Exercise directions:
State how many lines in the records below contain the word "When". Give only the number.

Data for the task:

┌──

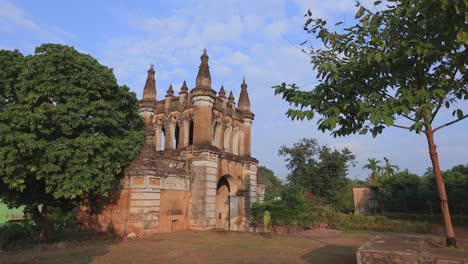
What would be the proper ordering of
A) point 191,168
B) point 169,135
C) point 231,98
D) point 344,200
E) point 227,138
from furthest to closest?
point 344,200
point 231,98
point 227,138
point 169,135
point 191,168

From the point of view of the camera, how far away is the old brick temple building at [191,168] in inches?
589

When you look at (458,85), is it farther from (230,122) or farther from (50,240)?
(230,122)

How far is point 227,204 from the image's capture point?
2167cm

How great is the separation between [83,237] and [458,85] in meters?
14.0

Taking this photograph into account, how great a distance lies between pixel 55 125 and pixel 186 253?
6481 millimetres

└──
┌──

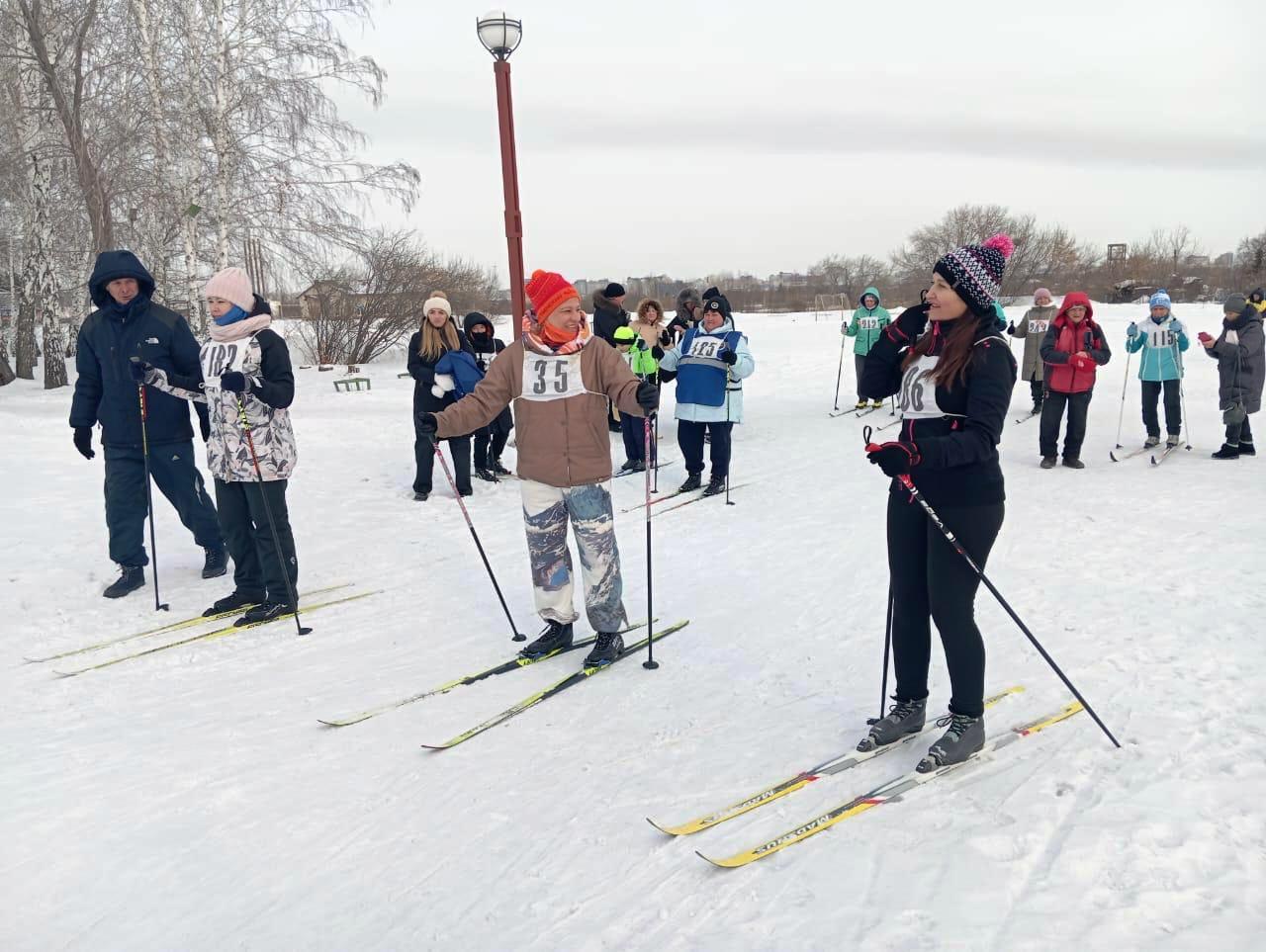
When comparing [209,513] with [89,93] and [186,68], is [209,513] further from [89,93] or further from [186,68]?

└──

Exercise result:
2